After Davis’ ruling, Post Oak tried to get her to amend her decision by filing a letter from an engineer with First Utility District of Knox County stating that the company would provide sewer lines to the development, eliminating the need for the sewage treatment plant.

But Davis refused to consider the amendment on the grounds that it would amount to a significant change to the plans that had already been approved through a public process, without allowing for further public comment and input.

The appeals court agreed with Davis on that point, with Frierson writing, “Respondents’ effort to revise the Development Plan after the BZA review provided no due process for the revised method in which the development’s wastewater would be handled to be presented in a public forum.”

The appeals court also refused to consider an argument from the defendants that the county doesn’t have the authority to regulate utilities in the first place, since they have their own defined statutory powers.

Frierson noted that because of the county’s participation in the case, “we are presented with the unusual situation of Knox County’s having apparently joined in Post Oak’s argument against the county’s regulation authority.” But he said the question of the county’s ability to control utility construction wasn’t raised by the county or the developer at either the BZA or in the original trial, and therefore could not be raised on appeal.

Neither Davis nor the appeals court found merit in the local residents’ other stated concerns, which included the sufficiency of the development’s traffic safety plan and the increased density from that originally discussed in 1993.

But Montgomery said the area needs infrastructure improvements before residents will feel comfortable with more development.
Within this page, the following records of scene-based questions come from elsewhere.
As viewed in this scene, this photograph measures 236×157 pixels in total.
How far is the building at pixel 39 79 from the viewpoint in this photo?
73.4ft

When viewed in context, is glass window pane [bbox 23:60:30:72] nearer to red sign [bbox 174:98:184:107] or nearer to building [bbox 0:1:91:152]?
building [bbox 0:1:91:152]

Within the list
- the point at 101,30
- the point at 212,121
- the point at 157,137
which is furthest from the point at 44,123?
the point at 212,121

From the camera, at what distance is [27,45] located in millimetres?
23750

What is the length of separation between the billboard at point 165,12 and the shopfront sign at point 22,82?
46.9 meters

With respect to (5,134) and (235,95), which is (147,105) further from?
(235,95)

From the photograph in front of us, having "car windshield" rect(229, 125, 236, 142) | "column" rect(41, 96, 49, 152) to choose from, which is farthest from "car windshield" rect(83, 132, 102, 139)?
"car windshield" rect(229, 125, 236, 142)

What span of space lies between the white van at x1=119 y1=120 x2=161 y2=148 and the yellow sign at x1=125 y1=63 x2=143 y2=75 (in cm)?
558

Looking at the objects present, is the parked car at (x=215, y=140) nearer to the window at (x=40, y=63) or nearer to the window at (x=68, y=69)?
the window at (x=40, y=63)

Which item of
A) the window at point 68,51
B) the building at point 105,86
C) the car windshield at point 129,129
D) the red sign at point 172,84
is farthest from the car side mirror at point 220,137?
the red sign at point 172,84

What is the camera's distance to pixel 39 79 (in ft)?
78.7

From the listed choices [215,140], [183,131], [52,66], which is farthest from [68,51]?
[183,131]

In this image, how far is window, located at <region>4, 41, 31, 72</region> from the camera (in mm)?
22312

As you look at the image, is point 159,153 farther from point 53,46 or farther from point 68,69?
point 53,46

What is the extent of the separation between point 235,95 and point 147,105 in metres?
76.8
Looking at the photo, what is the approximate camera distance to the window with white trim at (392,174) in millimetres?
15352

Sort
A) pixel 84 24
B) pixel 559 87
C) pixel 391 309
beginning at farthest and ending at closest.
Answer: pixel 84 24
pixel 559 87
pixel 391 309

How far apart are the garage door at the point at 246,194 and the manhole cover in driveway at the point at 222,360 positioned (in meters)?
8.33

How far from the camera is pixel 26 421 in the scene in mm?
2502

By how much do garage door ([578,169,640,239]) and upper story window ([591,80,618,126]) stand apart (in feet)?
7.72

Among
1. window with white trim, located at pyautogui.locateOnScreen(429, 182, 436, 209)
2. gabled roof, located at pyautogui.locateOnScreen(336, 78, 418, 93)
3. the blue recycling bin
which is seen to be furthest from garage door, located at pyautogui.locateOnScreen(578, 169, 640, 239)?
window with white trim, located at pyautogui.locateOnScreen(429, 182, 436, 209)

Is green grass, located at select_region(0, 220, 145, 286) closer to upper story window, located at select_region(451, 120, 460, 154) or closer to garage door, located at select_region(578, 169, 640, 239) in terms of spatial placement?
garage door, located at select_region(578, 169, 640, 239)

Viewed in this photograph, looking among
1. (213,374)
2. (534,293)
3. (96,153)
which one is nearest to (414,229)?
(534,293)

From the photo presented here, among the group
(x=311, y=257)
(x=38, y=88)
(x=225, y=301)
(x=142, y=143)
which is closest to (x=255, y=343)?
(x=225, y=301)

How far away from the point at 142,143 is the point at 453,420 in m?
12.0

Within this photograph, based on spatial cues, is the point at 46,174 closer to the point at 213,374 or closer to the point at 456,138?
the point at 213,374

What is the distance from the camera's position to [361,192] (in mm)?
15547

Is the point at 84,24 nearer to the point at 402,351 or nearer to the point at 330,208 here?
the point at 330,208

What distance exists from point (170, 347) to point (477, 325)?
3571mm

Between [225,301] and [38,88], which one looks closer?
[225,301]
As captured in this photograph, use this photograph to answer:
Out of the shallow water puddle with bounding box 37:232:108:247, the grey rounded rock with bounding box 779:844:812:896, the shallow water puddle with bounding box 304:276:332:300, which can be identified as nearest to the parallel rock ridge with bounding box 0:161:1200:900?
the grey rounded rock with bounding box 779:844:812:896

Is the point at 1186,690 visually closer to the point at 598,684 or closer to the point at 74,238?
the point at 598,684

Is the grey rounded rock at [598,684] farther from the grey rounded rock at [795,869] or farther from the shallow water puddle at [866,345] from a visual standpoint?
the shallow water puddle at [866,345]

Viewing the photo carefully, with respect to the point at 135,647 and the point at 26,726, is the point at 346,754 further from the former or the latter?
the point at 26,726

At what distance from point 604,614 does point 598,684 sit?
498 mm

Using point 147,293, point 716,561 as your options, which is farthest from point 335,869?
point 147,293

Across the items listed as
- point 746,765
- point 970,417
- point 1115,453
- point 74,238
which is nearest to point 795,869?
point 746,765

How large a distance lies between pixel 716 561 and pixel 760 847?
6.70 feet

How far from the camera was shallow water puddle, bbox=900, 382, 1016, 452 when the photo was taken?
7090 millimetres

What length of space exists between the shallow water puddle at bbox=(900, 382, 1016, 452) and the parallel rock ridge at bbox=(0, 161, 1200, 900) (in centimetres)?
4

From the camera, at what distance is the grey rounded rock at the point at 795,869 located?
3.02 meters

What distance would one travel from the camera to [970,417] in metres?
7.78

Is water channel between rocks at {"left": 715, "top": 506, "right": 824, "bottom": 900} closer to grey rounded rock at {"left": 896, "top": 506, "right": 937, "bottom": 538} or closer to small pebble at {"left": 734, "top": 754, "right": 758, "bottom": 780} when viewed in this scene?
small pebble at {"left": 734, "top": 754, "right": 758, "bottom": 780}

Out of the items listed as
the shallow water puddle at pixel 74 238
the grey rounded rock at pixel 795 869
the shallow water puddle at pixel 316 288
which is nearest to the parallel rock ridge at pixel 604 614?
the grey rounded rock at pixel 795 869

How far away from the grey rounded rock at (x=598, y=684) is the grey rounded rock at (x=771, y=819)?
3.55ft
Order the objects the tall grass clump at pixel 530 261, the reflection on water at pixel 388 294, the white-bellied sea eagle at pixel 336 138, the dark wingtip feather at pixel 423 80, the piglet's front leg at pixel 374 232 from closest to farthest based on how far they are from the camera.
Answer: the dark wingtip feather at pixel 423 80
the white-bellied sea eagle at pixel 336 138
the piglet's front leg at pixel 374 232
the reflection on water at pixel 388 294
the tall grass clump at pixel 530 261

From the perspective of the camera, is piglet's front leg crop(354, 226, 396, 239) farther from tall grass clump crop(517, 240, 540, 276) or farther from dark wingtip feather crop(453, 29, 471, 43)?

“As is our view for all of West Knox County, we believe that improvements in infrastructure to ensure public safety and the long range quality of life for the area should precede development,” she said. “The property’s historic significance as a very early Indian burial ground, as a land grant to Revolutionary War soldier John Toole and as the original site of Lakeshore Insane Asylum make it likely that any development proposal there will draw significant public scrutiny. NCA would almost certainly be a part of those community discussions.”